WHAT TO DO> Write out the material exactly. Do not include the pictures.

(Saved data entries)
* Start *

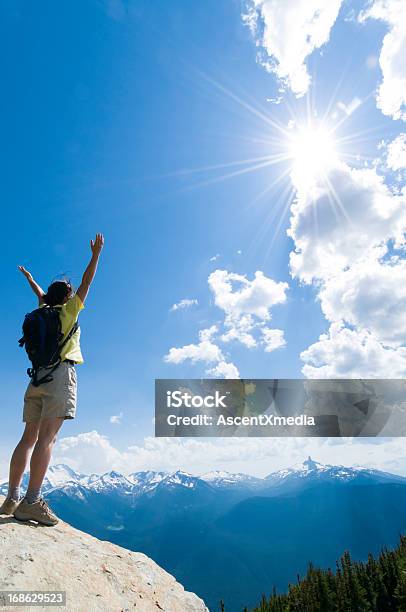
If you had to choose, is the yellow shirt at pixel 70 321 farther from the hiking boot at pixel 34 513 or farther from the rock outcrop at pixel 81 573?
the rock outcrop at pixel 81 573

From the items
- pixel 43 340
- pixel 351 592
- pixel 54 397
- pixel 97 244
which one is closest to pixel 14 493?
pixel 54 397

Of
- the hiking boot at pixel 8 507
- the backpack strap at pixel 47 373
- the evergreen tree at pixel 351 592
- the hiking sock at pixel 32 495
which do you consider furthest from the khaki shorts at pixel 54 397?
the evergreen tree at pixel 351 592

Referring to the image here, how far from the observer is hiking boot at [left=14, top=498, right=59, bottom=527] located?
17.9 feet

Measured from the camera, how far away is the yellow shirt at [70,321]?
597 cm

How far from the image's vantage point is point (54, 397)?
5.67 meters

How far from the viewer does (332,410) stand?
2714 inches

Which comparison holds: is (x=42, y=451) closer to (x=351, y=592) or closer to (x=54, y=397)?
(x=54, y=397)

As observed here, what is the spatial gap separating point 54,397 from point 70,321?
1.13 m

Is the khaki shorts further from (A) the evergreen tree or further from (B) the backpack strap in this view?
(A) the evergreen tree

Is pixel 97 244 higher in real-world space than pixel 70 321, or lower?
higher

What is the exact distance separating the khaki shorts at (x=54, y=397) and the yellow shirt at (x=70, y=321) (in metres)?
0.16

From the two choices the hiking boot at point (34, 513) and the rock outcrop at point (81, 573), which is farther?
the hiking boot at point (34, 513)

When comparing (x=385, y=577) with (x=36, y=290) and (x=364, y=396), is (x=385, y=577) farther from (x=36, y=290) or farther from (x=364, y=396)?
(x=36, y=290)

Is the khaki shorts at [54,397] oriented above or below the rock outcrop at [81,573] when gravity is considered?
above
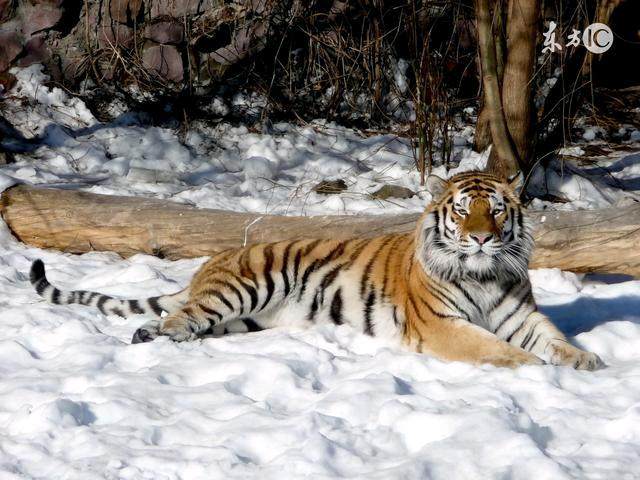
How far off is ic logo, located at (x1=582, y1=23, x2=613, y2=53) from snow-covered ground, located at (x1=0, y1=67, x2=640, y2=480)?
228 cm

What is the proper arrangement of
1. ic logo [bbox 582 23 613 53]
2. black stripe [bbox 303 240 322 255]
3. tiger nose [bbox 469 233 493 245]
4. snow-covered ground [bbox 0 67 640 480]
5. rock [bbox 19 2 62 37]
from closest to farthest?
snow-covered ground [bbox 0 67 640 480] < tiger nose [bbox 469 233 493 245] < black stripe [bbox 303 240 322 255] < ic logo [bbox 582 23 613 53] < rock [bbox 19 2 62 37]

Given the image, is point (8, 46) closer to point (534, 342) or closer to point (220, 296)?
point (220, 296)

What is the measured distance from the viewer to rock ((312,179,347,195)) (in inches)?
268

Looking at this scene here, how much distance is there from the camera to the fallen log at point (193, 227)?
4812 mm

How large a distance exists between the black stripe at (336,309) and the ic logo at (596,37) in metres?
3.14

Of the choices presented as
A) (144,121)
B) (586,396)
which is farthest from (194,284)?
(144,121)

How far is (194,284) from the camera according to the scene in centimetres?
452

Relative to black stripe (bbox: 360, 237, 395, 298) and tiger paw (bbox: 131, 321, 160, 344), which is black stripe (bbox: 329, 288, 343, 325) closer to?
black stripe (bbox: 360, 237, 395, 298)

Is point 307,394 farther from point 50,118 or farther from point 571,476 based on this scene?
point 50,118

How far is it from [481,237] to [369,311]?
2.58ft

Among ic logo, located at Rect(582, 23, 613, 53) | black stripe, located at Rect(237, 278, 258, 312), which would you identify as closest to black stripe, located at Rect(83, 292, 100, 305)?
black stripe, located at Rect(237, 278, 258, 312)

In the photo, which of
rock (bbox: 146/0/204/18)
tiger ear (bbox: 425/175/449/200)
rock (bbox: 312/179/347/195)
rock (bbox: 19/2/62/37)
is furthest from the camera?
rock (bbox: 146/0/204/18)

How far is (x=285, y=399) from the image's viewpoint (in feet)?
10.9

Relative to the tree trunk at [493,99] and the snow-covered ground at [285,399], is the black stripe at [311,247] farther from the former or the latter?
the tree trunk at [493,99]
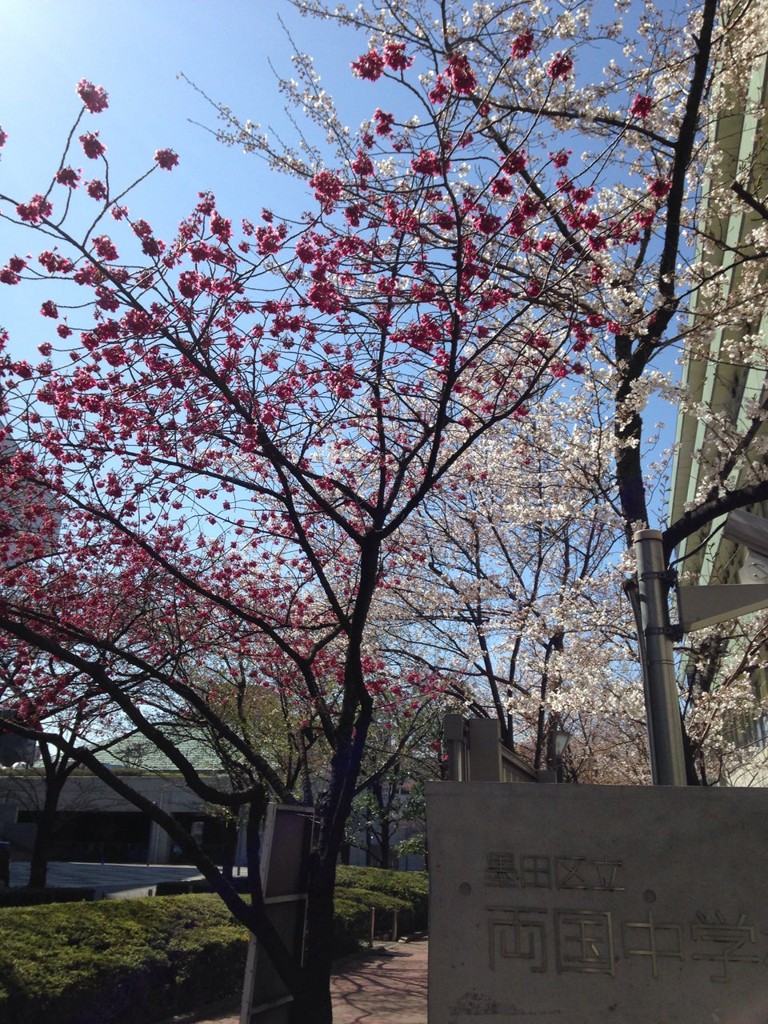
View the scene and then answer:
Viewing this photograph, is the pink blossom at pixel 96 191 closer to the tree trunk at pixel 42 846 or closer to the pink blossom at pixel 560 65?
the pink blossom at pixel 560 65

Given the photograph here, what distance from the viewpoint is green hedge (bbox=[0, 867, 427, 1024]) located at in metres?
7.44

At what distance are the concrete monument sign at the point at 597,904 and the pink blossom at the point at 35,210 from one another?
4637 millimetres

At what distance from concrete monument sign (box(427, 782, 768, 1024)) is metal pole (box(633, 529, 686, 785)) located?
57cm

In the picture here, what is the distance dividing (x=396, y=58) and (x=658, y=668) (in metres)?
4.33

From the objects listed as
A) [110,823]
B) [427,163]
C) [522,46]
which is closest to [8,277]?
[427,163]

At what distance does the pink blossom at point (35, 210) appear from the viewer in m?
5.89

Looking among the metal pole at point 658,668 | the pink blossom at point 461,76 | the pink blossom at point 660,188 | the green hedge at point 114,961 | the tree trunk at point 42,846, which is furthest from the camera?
the tree trunk at point 42,846

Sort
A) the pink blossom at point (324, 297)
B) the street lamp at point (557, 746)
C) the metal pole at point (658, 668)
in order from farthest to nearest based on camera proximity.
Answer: the street lamp at point (557, 746) → the pink blossom at point (324, 297) → the metal pole at point (658, 668)

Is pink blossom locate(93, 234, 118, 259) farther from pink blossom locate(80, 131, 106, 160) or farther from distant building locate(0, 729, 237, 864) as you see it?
distant building locate(0, 729, 237, 864)

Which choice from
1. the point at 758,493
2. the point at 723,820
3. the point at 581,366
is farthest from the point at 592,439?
the point at 723,820

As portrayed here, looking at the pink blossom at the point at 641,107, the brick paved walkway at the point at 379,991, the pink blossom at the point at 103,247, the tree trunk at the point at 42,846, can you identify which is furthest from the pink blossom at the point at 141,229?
the tree trunk at the point at 42,846

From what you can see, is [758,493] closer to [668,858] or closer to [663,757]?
[663,757]

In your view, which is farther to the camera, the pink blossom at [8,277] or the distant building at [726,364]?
the distant building at [726,364]

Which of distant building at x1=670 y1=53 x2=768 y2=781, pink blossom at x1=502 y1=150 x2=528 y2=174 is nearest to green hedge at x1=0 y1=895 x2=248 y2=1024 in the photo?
distant building at x1=670 y1=53 x2=768 y2=781
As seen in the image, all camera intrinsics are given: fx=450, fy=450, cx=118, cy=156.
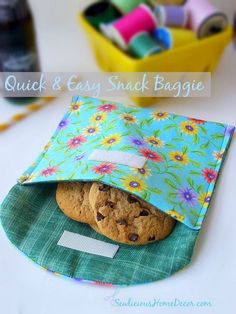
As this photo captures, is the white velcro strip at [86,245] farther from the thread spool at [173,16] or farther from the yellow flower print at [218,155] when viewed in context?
the thread spool at [173,16]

* End *

CORRECT OUTPUT>
If you had to choose, is the yellow shirt at pixel 70 321 farther from the hiking boot at pixel 34 513 or farther from the rock outcrop at pixel 81 573?
the rock outcrop at pixel 81 573

From the items
- pixel 43 340
- pixel 351 592
- pixel 54 397
- pixel 97 244
which one is closest to pixel 14 493?
pixel 54 397

Of
- the hiking boot at pixel 8 507
- the backpack strap at pixel 47 373
- the evergreen tree at pixel 351 592
- the hiking sock at pixel 32 495
which do you consider furthest from the khaki shorts at pixel 54 397?
the evergreen tree at pixel 351 592

Referring to the image here, how far from the observer is hiking boot at [left=14, top=498, right=59, bottom=527] located?
17.9 feet

Measured from the camera, how far away is the yellow shirt at [70,321]?
597 cm

How far from the image's vantage point is point (54, 397)?
5.67 meters

How far from the viewer does (332,410) stand?
2714 inches

Which comparison holds: is (x=42, y=451) closer to (x=351, y=592) or closer to (x=54, y=397)?
(x=54, y=397)

As observed here, what is the spatial gap separating point 54,397 from point 70,321?
1.13 m

Is the khaki shorts further from (A) the evergreen tree or further from (B) the backpack strap in this view?
(A) the evergreen tree

Is pixel 97 244 higher in real-world space than pixel 70 321, or lower?
higher

What is the exact distance separating the khaki shorts at (x=54, y=397) and the yellow shirt at (x=70, y=321) (in metres)?
0.16

From the two choices the hiking boot at point (34, 513) and the rock outcrop at point (81, 573), which is farther?
the hiking boot at point (34, 513)

When comparing (x=385, y=577) with (x=36, y=290) and (x=364, y=396), is (x=385, y=577) farther from (x=36, y=290) or farther from (x=364, y=396)?
(x=36, y=290)

Is the khaki shorts at [54,397] oriented above or below the rock outcrop at [81,573] when gravity is considered?
above
How far off is ic logo, located at (x1=582, y1=23, x2=613, y2=53) from snow-covered ground, located at (x1=0, y1=67, x2=640, y2=480)?
228 cm

What is the proper arrangement of
1. ic logo [bbox 582 23 613 53]
2. black stripe [bbox 303 240 322 255]
3. tiger nose [bbox 469 233 493 245]
4. snow-covered ground [bbox 0 67 640 480]
5. rock [bbox 19 2 62 37]
from closest to farthest?
snow-covered ground [bbox 0 67 640 480] < tiger nose [bbox 469 233 493 245] < black stripe [bbox 303 240 322 255] < ic logo [bbox 582 23 613 53] < rock [bbox 19 2 62 37]

Given the image, is point (8, 46) closer to point (534, 342) or closer to point (220, 296)?
point (220, 296)

What is the measured distance from the viewer to rock ((312,179,347,195)) (in inches)?
268

Looking at this scene here, how much distance is there from the camera to the fallen log at point (193, 227)?
4812 mm

How large a distance exists between the black stripe at (336,309) and the ic logo at (596,37) in metres?
3.14

Of the choices presented as
A) (144,121)
B) (586,396)
which is farthest from (194,284)?
(144,121)

How far is (194,284) from the camera according to the scene in centimetres?
452

Relative to black stripe (bbox: 360, 237, 395, 298) and tiger paw (bbox: 131, 321, 160, 344), which is black stripe (bbox: 329, 288, 343, 325) closer to?
black stripe (bbox: 360, 237, 395, 298)

Is point 307,394 farther from point 50,118 or farther from point 571,476 based on this scene?
point 50,118

How far is it from [481,237] to [369,311]?
2.58ft

Among ic logo, located at Rect(582, 23, 613, 53) | black stripe, located at Rect(237, 278, 258, 312), which would you identify as closest to black stripe, located at Rect(83, 292, 100, 305)?
black stripe, located at Rect(237, 278, 258, 312)

In the photo, which of
rock (bbox: 146/0/204/18)
tiger ear (bbox: 425/175/449/200)
rock (bbox: 312/179/347/195)
rock (bbox: 19/2/62/37)
is furthest from the camera?
rock (bbox: 146/0/204/18)

How far is (x=285, y=399) from the image's viewpoint (in feet)?
10.9

Relative to the tree trunk at [493,99] and the snow-covered ground at [285,399], is the black stripe at [311,247] farther from the former or the latter?
the tree trunk at [493,99]
View the scene and then answer:
Viewing this photograph, is the pink blossom at pixel 96 191 closer to the tree trunk at pixel 42 846 or closer to the pink blossom at pixel 560 65?
the pink blossom at pixel 560 65

Given the photograph here, what distance from the viewpoint is green hedge (bbox=[0, 867, 427, 1024]) located at in metres?
7.44

At what distance are the concrete monument sign at the point at 597,904 and the pink blossom at the point at 35,210 from one another?
4637 millimetres

At what distance from concrete monument sign (box(427, 782, 768, 1024)) is metal pole (box(633, 529, 686, 785)) located?
57cm

In the picture here, what is the distance dividing (x=396, y=58) and (x=658, y=668) (in metres)?
4.33

From the objects listed as
A) [110,823]
B) [427,163]
C) [522,46]
which is closest to [8,277]?
[427,163]

At what distance does the pink blossom at point (35, 210) appear from the viewer in m?
5.89

Looking among the metal pole at point 658,668 | the pink blossom at point 461,76 | the pink blossom at point 660,188 | the green hedge at point 114,961 | the tree trunk at point 42,846, which is furthest from the camera?
the tree trunk at point 42,846

Sort
A) the pink blossom at point (324, 297)
B) the street lamp at point (557, 746)
C) the metal pole at point (658, 668)
in order from farthest to nearest based on camera proximity.
Answer: the street lamp at point (557, 746) → the pink blossom at point (324, 297) → the metal pole at point (658, 668)

Is pink blossom locate(93, 234, 118, 259) farther from pink blossom locate(80, 131, 106, 160) or farther from distant building locate(0, 729, 237, 864) as you see it?
distant building locate(0, 729, 237, 864)

Which choice from
1. the point at 758,493
2. the point at 723,820
3. the point at 581,366
is farthest from the point at 592,439?
the point at 723,820

As portrayed here, looking at the pink blossom at the point at 641,107, the brick paved walkway at the point at 379,991, the pink blossom at the point at 103,247, the tree trunk at the point at 42,846, can you identify which is furthest from the pink blossom at the point at 141,229?
the tree trunk at the point at 42,846

From what you can see, is [758,493] closer to [668,858] or closer to [663,757]?
[663,757]

In your view, which is farther to the camera, the pink blossom at [8,277] or the distant building at [726,364]?
the distant building at [726,364]

Which of distant building at x1=670 y1=53 x2=768 y2=781, pink blossom at x1=502 y1=150 x2=528 y2=174 is nearest to green hedge at x1=0 y1=895 x2=248 y2=1024 in the photo?
distant building at x1=670 y1=53 x2=768 y2=781
As seen in the image, all camera intrinsics are given: fx=450, fy=450, cx=118, cy=156.
As this photo captures, is the white velcro strip at [86,245] farther from the thread spool at [173,16] or farther from the yellow flower print at [218,155] when viewed in context?
the thread spool at [173,16]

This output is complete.